Today, Bowman’s goals as the center’s coordinator stem partially from her own experience. Last semester she asked the center’s graduating student assistants what they planned to do after graduation. “They said, ‘I’m not really sure. I haven’t figured it out.’
“Well, that was also me. When I graduated, I didn’t know. I didn’t really have enough time to apply for jobs because I was juggling all these classes and other responsibilities,” she said. “But there are too many students like me who graduate and don’t really know what their next step is. My goal for the center is to eliminate that.”
Her top priority “is ensuring that we are graduating students who are positioned for success. Too many students don’t know the first steps to apply for a job. They don’t know how to write a successful resume or an impactful cover letter. They don’t know effective interviewing techniques. They don’t have the tools to be successful and to stand out. At the same time, we’re telling them, ‘Congratulations, you graduated, you have your degree. Now go out and be successful.’”
In response, Bowman has created a series of weekly workshops for students “who would like to invest in their professional success and build their skills so they’re ready to go out into the professional world.”
Bowman emphasized that it’s important that students start their after-graduation planning early, so they don’t feel overwhelmed during their last semester.
The workshops, held each Friday, focus on three areas: the job search, from writing and fine-tuning resumes and cover letters to identifying salary requirements; securing career-appropriate internships; and finally, negotiating job offers.
“The goal is to holistically prepare students,” Bowman said. “We will also discuss creating healthy boundaries within the workplace, how to address microaggressions in the workplace, dealing with imposter syndrome in the workplace, and validating your opinions and ideas in your chosen profession.”
Bowman is also actively reaching out to community partners to find internship opportunities that will build on students’ career success. “I’m in full support of students being employed in the field that they’re passionate about,” she says. “There’s no reason why every Pan-African student on this campus should not be in a paid internship in their field.”
And importantly, Bowman says, the center serves as advocates for students. “A lot of students spend more time with us than they do their families, and they won’t have the same type of support after they graduate. We teach them how to advocate for themselves in a professional way, so when they encounter microaggressions in professional spaces, they are prepared. We encourage them: ‘Be professional. Be respectful, but set your boundaries,’” she said.

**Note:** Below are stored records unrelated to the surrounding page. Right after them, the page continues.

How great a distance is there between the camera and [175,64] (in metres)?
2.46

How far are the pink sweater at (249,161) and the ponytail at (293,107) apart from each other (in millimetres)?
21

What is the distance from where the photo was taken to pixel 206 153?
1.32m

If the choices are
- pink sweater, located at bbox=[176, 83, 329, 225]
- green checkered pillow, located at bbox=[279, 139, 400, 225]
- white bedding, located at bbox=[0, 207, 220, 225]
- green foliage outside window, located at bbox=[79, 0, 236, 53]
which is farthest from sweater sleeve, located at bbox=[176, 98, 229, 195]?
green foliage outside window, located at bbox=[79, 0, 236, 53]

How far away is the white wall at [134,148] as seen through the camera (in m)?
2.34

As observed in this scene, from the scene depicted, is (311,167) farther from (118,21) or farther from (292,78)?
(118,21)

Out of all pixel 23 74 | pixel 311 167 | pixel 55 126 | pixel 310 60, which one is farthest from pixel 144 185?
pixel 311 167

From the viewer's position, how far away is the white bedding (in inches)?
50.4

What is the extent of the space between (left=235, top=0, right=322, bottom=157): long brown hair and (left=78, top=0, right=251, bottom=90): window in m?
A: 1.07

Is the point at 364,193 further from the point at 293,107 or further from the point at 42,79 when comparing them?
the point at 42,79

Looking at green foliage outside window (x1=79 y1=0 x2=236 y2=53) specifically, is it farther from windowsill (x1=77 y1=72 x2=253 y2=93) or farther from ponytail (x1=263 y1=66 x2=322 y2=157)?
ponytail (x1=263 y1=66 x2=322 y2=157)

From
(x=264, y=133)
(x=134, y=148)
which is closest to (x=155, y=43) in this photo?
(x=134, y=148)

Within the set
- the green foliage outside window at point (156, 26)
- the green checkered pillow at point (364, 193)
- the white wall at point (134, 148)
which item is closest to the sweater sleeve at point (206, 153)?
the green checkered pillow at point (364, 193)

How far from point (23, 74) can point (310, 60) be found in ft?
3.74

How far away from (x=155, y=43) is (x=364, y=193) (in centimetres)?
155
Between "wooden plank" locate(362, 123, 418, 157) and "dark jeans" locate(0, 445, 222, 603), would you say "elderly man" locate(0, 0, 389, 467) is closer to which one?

As the nation commemorated Black History Month, Bowman reflected on the contributions Black individuals have made to our lives.
“Black History Month is a great time not only for students, but for everyone to expand their knowledge of Black culture, how rich it is and how it’s literally contributed to every aspect of our modern day lives. Students come up to the third floor of the Student Union and most of them take the elevator. Alexander Miles, a Black man, invented elevator doors that could automatically open and close,” she said.
“We know the three-position traffic light was invented by Garrett Morgan, a Black man. You walk around campus and see everyone with their cell phone in hand, thanks to a Black man named Henry T. Sampson, a pioneer in the technology now used in cell phones, and Jesse Russell, a pioneer in the field of cellular and wireless communications,” Bowman said.
“So many aspects of our lives come from the vision of a Black person, the ingenuity of a Black person. We have such a rich history. This is a great time to recenter and realize that (Black history is) not just this month. I’m not just Black in February. I’m Black in March, in April and May — we’re Black 365.”